START Dataset
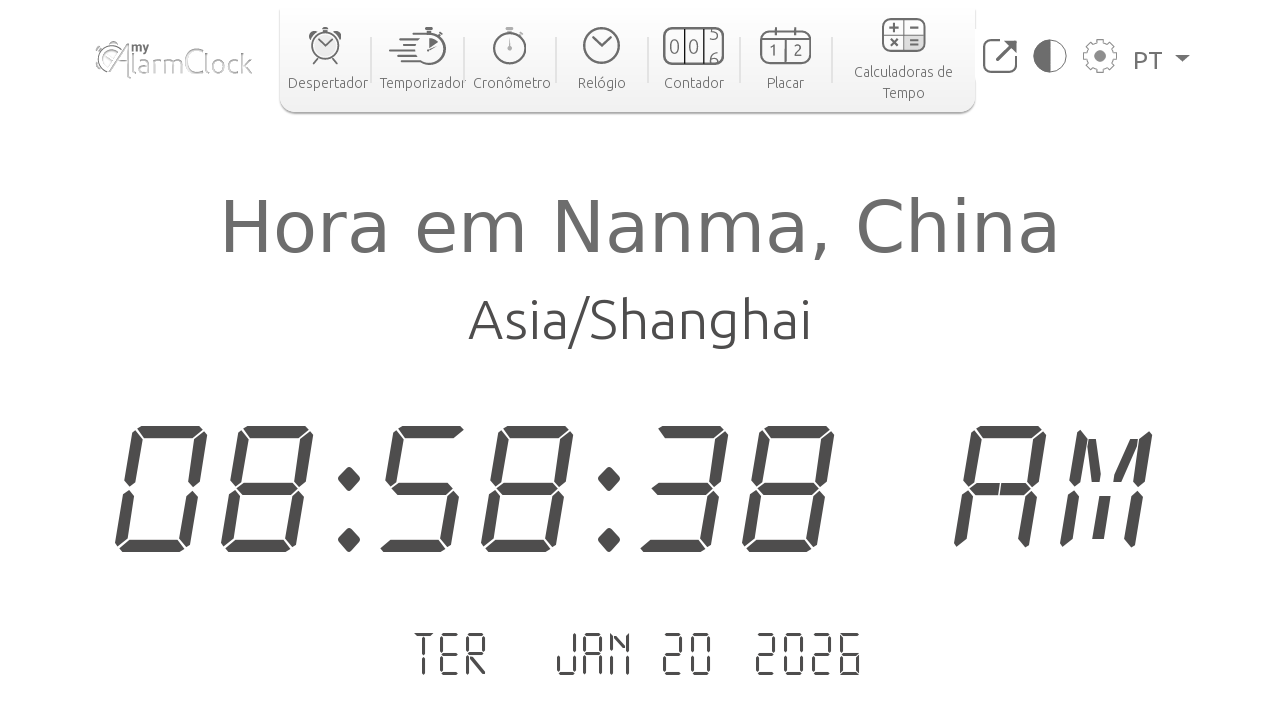

--- FILE ---
content_type: text/html; charset=utf-8
request_url: https://www.google.com/recaptcha/api2/aframe
body_size: 266
content:
<!DOCTYPE HTML><html><head><meta http-equiv="content-type" content="text/html; charset=UTF-8"></head><body><script nonce="dMetRIhRwzUmdzbthr_jNQ">/** Anti-fraud and anti-abuse applications only. See google.com/recaptcha */ try{var clients={'sodar':'https://pagead2.googlesyndication.com/pagead/sodar?'};window.addEventListener("message",function(a){try{if(a.source===window.parent){var b=JSON.parse(a.data);var c=clients[b['id']];if(c){var d=document.createElement('img');d.src=c+b['params']+'&rc='+(localStorage.getItem("rc::a")?sessionStorage.getItem("rc::b"):"");window.document.body.appendChild(d);sessionStorage.setItem("rc::e",parseInt(sessionStorage.getItem("rc::e")||0)+1);localStorage.setItem("rc::h",'1768870718389');}}}catch(b){}});window.parent.postMessage("_grecaptcha_ready", "*");}catch(b){}</script></body></html>

--- FILE ---
content_type: image/svg+xml
request_url: https://cdn.my-alarm-clock.com/static/myalarmclock/icons/icon-stopwatch.svg
body_size: 934
content:
<?xml version="1.0" encoding="UTF-8"?>
<svg width="30px" height="34px" viewBox="0 0 30 34" version="1.1" xmlns="http://www.w3.org/2000/svg" xmlns:xlink="http://www.w3.org/1999/xlink">
    <title>Icon_StopWatch_svg</title>
    <defs>
        <filter id="filter-1">
            <feColorMatrix in="SourceGraphic" type="matrix" values="0 0 0 0 0.427451 0 0 0 0 0.427451 0 0 0 0 0.427451 0 0 0 1.000000 0"></feColorMatrix>
        </filter>
    </defs>
    <g id="Page-1" stroke="none" stroke-width="1" fill="none" fill-rule="evenodd">
        <g id="White_Desktop" transform="translate(-703.000000, -16.000000)">
            <g id="Header" transform="translate(124.000000, 0.000000)">
                <g transform="translate(346.000000, 0.000000)" id="BT_StopWatch">
                    <g transform="translate(203.000000, 16.000000)">
                        <g id="Icon_StopWatch" transform="translate(31.000000, 0.000000)">
                            <g filter="url(#filter-1)" id="Group-23">
                                <g transform="translate(9.000000, 0.000000)">
                                    <circle id="Oval" fill="#FFFFFF" transform="translate(5.000000, 19.000000) rotate(-64.000000) translate(-5.000000, -19.000000) " cx="5" cy="19" r="2"></circle>
                                    <path d="M13.8002577,6.01010101 L15.4559641,7.26527975 L14.1268122,8.79547427 L12.5445292,7.59093868 L13.8002577,6.01010101 Z M15.0318682,4.37734747 L16.7185384,5.62266791 C17.0577248,5.87309965 17.1296746,6.3510796 16.8792429,6.690266 C16.8762778,6.69428199 16.8732733,6.6982688 16.87023,6.70222585 C16.6066079,7.04499676 16.1171599,7.11377042 15.7692837,6.85692278 L14.0826136,5.61160235 C13.7434272,5.36117061 13.6714773,4.88319066 13.921909,4.54400426 C13.9248742,4.53998827 13.9278786,4.53600146 13.930922,4.53204441 C14.1945441,4.1892735 14.6839921,4.12049984 15.0318682,4.37734747 Z M6.8556701,3.43434343 L6.8556701,6.18181818 L2.82474227,6.18181818 L2.82474227,3.43434343 L6.8556701,3.43434343 Z M6.88399459,0 C7.64268879,5.26763951e-16 8.25773196,0.615043172 8.25773196,1.37373737 C8.25773196,2.13243158 7.64268879,2.74747475 6.88399459,2.74747475 L2.62116005,2.74747475 C1.86246585,2.74747475 1.24742268,2.13243158 1.24742268,1.37373737 C1.24742268,0.615043172 1.86246585,1.39369864e-16 2.62116005,0 L6.88399459,0 Z" id="Combined-Shape" fill="#FFFFFF"></path>
                                    <polygon id="Path-40" fill="#FFFFFF" transform="translate(5.260392, 15.065572) rotate(-64.000000) translate(-5.260392, -15.065572) " points="-0.239607691 16.2718589 10.7603923 12.0655721 0.419182811 18.0655721"></polygon>
                                </g>
                            </g>
                            <ellipse id="Oval" stroke="#6D6D6D" stroke-width="2" cx="14" cy="19" rx="14" ry="13.5"></ellipse>
                        </g>
                    </g>
                </g>
            </g>
        </g>
    </g>
</svg>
END Dataset
## What is being asked
Copy out the data above exactly, except the pictures.

## Output below
--- FILE ---
content_type: text/html; charset=utf-8
request_url: https://www.google.com/recaptcha/api2/aframe
body_size: 266
content:
<!DOCTYPE HTML><html><head><meta http-equiv="content-type" content="text/html; charset=UTF-8"></head><body><script nonce="dMetRIhRwzUmdzbthr_jNQ">/** Anti-fraud and anti-abuse applications only. See google.com/recaptcha */ try{var clients={'sodar':'https://pagead2.googlesyndication.com/pagead/sodar?'};window.addEventListener("message",function(a){try{if(a.source===window.parent){var b=JSON.parse(a.data);var c=clients[b['id']];if(c){var d=document.createElement('img');d.src=c+b['params']+'&rc='+(localStorage.getItem("rc::a")?sessionStorage.getItem("rc::b"):"");window.document.body.appendChild(d);sessionStorage.setItem("rc::e",parseInt(sessionStorage.getItem("rc::e")||0)+1);localStorage.setItem("rc::h",'1768870718389');}}}catch(b){}});window.parent.postMessage("_grecaptcha_ready", "*");}catch(b){}</script></body></html>

--- FILE ---
content_type: image/svg+xml
request_url: https://cdn.my-alarm-clock.com/static/myalarmclock/icons/icon-stopwatch.svg
body_size: 934
content:
<?xml version="1.0" encoding="UTF-8"?>
<svg width="30px" height="34px" viewBox="0 0 30 34" version="1.1" xmlns="http://www.w3.org/2000/svg" xmlns:xlink="http://www.w3.org/1999/xlink">
    <title>Icon_StopWatch_svg</title>
    <defs>
        <filter id="filter-1">
            <feColorMatrix in="SourceGraphic" type="matrix" values="0 0 0 0 0.427451 0 0 0 0 0.427451 0 0 0 0 0.427451 0 0 0 1.000000 0"></feColorMatrix>
        </filter>
    </defs>
    <g id="Page-1" stroke="none" stroke-width="1" fill="none" fill-rule="evenodd">
        <g id="White_Desktop" transform="translate(-703.000000, -16.000000)">
            <g id="Header" transform="translate(124.000000, 0.000000)">
                <g transform="translate(346.000000, 0.000000)" id="BT_StopWatch">
                    <g transform="translate(203.000000, 16.000000)">
                        <g id="Icon_StopWatch" transform="translate(31.000000, 0.000000)">
                            <g filter="url(#filter-1)" id="Group-23">
                                <g transform="translate(9.000000, 0.000000)">
                                    <circle id="Oval" fill="#FFFFFF" transform="translate(5.000000, 19.000000) rotate(-64.000000) translate(-5.000000, -19.000000) " cx="5" cy="19" r="2"></circle>
                                    <path d="M13.8002577,6.01010101 L15.4559641,7.26527975 L14.1268122,8.79547427 L12.5445292,7.59093868 L13.8002577,6.01010101 Z M15.0318682,4.37734747 L16.7185384,5.62266791 C17.0577248,5.87309965 17.1296746,6.3510796 16.8792429,6.690266 C16.8762778,6.69428199 16.8732733,6.6982688 16.87023,6.70222585 C16.6066079,7.04499676 16.1171599,7.11377042 15.7692837,6.85692278 L14.0826136,5.61160235 C13.7434272,5.36117061 13.6714773,4.88319066 13.921909,4.54400426 C13.9248742,4.53998827 13.9278786,4.53600146 13.930922,4.53204441 C14.1945441,4.1892735 14.6839921,4.12049984 15.0318682,4.37734747 Z M6.8556701,3.43434343 L6.8556701,6.18181818 L2.82474227,6.18181818 L2.82474227,3.43434343 L6.8556701,3.43434343 Z M6.88399459,0 C7.64268879,5.26763951e-16 8.25773196,0.615043172 8.25773196,1.37373737 C8.25773196,2.13243158 7.64268879,2.74747475 6.88399459,2.74747475 L2.62116005,2.74747475 C1.86246585,2.74747475 1.24742268,2.13243158 1.24742268,1.37373737 C1.24742268,0.615043172 1.86246585,1.39369864e-16 2.62116005,0 L6.88399459,0 Z" id="Combined-Shape" fill="#FFFFFF"></path>
                                    <polygon id="Path-40" fill="#FFFFFF" transform="translate(5.260392, 15.065572) rotate(-64.000000) translate(-5.260392, -15.065572) " points="-0.239607691 16.2718589 10.7603923 12.0655721 0.419182811 18.0655721"></polygon>
                                </g>
                            </g>
                            <ellipse id="Oval" stroke="#6D6D6D" stroke-width="2" cx="14" cy="19" rx="14" ry="13.5"></ellipse>
                        </g>
                    </g>
                </g>
            </g>
        </g>
    </g>
</svg>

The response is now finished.